Powys County Council has been planning to provide a replacement building for Ysgol Bro Hyddgen since 2017.

An original £20m pound scheme that was outlined and approved fell on to the back burner following the collapse of the construction firm Dawnus in 2019.

The set-back however allowed Powys County Council to devise a more ambitious scheme, which was set to cost £48m.

Those plans, approved in 2020, would have seen the town’s library and a swimming pool on the school site, which would also provide education from four-years-old to 18.

But this week, Powys County Council has said that a review of the scheme, which has yet to get underway, had seen costs balloon to an estimated £66m, adding that “given the current economic climate, plans for the campus are no longer affordable.”

Bro Hyddgen plans
Costs for the new school building has risen sharply (Architype)

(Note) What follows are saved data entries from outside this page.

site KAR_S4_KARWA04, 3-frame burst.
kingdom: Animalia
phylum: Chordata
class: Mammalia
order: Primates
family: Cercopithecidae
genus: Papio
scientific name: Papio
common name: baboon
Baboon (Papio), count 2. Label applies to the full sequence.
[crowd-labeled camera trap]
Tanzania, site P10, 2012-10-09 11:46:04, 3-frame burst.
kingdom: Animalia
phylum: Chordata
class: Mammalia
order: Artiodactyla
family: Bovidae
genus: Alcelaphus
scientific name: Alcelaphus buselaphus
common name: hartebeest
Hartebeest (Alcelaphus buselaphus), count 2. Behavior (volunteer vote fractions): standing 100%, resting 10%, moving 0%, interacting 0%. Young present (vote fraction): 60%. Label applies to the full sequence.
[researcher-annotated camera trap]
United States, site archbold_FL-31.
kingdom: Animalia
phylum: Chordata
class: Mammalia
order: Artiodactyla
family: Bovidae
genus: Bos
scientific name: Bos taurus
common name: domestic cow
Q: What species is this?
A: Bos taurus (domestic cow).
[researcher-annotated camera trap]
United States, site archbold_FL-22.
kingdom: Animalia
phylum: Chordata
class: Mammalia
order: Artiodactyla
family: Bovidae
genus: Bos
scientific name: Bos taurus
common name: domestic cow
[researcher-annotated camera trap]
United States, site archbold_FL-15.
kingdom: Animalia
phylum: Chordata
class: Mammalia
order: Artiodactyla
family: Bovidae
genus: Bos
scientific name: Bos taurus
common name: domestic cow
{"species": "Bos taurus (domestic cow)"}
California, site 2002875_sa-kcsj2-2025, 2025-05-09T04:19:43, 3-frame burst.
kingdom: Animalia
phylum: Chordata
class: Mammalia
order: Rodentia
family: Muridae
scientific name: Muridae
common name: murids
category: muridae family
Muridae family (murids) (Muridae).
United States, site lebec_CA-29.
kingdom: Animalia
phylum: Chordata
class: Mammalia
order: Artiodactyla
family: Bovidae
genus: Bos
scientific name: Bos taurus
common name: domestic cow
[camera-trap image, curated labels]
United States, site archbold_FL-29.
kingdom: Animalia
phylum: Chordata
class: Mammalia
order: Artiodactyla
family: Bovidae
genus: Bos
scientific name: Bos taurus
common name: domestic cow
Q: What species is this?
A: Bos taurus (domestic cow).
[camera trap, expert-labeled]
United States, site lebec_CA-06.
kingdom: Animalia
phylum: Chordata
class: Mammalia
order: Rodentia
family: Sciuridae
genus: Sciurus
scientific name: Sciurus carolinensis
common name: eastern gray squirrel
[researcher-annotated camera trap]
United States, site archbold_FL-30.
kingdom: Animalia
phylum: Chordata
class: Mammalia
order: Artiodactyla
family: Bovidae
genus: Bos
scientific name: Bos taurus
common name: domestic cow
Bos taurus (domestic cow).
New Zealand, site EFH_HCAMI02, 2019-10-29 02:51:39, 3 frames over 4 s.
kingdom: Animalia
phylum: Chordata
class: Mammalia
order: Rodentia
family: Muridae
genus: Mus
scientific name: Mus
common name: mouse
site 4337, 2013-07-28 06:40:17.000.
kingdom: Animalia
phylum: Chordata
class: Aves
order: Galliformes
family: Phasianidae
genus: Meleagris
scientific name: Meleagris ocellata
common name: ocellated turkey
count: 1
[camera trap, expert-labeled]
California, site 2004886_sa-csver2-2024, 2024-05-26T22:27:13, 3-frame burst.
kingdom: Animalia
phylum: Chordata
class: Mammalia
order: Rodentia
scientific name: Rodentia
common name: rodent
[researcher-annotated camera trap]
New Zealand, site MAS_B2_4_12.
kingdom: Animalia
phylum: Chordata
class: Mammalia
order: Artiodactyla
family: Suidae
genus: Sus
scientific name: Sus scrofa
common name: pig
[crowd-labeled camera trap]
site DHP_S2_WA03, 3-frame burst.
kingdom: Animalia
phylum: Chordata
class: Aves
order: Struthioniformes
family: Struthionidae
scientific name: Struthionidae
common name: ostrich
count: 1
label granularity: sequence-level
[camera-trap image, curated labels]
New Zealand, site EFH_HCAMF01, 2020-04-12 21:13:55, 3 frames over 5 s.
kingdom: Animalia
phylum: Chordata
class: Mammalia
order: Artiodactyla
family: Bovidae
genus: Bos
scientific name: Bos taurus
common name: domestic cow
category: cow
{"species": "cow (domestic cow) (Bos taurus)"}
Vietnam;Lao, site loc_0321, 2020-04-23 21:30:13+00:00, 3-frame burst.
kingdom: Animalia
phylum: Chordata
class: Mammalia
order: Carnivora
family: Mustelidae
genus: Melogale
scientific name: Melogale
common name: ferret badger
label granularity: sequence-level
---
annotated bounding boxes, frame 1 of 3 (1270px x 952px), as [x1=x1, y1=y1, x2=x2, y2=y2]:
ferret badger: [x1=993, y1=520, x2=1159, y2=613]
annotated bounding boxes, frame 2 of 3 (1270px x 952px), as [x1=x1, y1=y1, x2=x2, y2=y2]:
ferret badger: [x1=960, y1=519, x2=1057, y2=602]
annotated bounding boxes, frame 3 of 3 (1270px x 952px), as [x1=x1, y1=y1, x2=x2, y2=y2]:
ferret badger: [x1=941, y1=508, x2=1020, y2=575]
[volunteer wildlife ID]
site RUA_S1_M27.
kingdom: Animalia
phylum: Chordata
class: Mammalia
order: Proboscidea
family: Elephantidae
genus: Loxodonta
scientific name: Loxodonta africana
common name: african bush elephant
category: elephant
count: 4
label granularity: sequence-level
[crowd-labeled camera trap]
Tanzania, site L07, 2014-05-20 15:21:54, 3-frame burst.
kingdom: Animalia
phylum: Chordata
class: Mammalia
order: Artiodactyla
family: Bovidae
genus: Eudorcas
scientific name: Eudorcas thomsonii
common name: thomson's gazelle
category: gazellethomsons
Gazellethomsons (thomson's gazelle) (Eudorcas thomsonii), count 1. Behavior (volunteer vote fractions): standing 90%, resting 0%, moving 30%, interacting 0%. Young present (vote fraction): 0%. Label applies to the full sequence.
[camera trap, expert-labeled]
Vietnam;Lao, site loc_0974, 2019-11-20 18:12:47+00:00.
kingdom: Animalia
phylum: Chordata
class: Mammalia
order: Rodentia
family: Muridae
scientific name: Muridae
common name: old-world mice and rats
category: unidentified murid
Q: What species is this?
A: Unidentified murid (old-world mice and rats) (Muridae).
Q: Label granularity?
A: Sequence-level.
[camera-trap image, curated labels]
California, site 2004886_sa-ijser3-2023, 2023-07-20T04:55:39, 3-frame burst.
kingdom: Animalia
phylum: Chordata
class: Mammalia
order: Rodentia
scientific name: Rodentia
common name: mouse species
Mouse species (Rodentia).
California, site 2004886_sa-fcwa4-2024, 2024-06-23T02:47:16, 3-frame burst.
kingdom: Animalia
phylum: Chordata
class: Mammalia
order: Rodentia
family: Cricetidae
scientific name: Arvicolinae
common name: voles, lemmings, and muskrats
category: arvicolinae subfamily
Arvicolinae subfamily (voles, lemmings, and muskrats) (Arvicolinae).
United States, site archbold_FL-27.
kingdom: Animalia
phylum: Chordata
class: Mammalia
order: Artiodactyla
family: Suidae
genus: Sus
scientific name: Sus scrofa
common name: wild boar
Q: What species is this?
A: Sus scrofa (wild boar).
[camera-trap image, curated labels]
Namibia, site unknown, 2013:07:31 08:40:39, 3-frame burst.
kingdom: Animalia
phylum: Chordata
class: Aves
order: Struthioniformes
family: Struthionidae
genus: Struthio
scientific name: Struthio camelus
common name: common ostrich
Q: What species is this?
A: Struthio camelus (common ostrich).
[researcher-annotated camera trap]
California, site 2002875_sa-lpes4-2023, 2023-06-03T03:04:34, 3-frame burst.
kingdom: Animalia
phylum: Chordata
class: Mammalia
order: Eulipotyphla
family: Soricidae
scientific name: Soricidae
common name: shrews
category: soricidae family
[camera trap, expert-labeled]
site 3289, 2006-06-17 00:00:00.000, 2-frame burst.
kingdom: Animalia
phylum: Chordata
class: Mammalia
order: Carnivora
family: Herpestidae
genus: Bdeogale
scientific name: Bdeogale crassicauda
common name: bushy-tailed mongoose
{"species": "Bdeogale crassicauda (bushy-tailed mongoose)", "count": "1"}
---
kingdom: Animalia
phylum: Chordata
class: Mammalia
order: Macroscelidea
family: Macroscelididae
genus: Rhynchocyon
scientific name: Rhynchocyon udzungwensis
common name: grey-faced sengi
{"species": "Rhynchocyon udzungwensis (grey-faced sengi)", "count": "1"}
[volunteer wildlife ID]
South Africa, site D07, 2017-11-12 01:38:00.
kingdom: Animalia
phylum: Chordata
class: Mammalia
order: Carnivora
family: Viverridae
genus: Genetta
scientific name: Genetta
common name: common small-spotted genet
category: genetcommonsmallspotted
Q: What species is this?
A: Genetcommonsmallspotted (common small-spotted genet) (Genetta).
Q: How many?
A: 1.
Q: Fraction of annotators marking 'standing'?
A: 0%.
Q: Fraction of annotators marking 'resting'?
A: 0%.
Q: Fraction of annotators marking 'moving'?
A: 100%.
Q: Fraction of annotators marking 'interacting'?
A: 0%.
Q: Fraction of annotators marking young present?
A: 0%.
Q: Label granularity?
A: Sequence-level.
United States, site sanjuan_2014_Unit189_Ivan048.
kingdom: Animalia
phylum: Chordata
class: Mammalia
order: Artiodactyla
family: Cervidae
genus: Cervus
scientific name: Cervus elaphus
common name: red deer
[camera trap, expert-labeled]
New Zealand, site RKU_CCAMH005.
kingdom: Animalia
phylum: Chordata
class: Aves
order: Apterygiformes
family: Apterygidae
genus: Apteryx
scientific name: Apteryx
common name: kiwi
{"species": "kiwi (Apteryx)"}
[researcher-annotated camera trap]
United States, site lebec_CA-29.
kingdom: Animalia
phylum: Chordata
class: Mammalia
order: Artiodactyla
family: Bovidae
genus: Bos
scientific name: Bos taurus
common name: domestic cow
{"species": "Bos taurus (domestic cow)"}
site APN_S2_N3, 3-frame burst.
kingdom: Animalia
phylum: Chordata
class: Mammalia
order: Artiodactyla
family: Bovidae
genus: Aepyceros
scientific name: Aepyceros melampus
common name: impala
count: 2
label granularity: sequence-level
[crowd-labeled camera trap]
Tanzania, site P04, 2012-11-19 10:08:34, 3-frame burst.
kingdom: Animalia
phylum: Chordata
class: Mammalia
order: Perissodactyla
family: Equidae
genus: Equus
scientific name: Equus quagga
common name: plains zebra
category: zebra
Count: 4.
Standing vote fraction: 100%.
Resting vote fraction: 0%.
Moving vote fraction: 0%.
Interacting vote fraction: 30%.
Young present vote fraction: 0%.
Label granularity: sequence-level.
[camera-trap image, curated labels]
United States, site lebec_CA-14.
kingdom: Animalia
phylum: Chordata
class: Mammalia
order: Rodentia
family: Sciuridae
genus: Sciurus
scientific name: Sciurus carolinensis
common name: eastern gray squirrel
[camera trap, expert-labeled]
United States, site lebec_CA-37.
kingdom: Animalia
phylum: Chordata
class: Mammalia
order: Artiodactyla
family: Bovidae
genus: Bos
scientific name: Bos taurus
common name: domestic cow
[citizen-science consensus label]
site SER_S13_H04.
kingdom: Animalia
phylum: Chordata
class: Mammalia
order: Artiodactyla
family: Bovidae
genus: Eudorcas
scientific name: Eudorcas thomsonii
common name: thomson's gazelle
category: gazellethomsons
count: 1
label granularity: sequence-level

Revised and more affordable plans - which the council said “could include a space for a public library if required” - were set to be discussed by the council’s Learning and Skills Scrutiny Committee on Wednesday, 28 September.

The council’s now preferred option is to build a new 540-place all-age school at Ysgol Bro Hyddgen’s secondary school site to replace the current primary and secondary school buildings.

The scheme would incorporate early years facilities, a community room, an additional learning needs centre, wellbeing areas as well as external areas and a 3G pitch.

The new preferred scheme does not include leisure facilities, with those “continuing to be provided from Bro Ddyfi Leisure Centre.”

“However, it is being recommended to Cabinet that the council seeks additional funding from alternative sources to support leisure centres across the county, including Bro Ddyfi Leisure Centre,” a report into the scheme added.

Cllr Pete Roberts, Cabinet Member for a Learning Powys, said: “We are committed to providing a new building for Ysgol Bro Hyddgen but the previous plans for a learning and campus are no longer affordable.

“We have carried out a cost review of the original learning and leisure campus, which has now reached an estimated £66m.

“This has meant that the proposed scheme is no longer affordable within the council’s Sustainable Communities for Learning (formerly the 21st Century Schools Programme) funding envelope.

“We believe that the preferred option will provide excellent education facilities for the next generation of learners.

“This option remains affordable within the current available funding envelope and protects the planned investment in other school sites elsewhere in the county.”

The new Strategic Outline Case and Outline Business Case to develop the new all-age school building for Ysgol Bro Hyddgen will be considered by Cabinet on Tuesday, 11 October.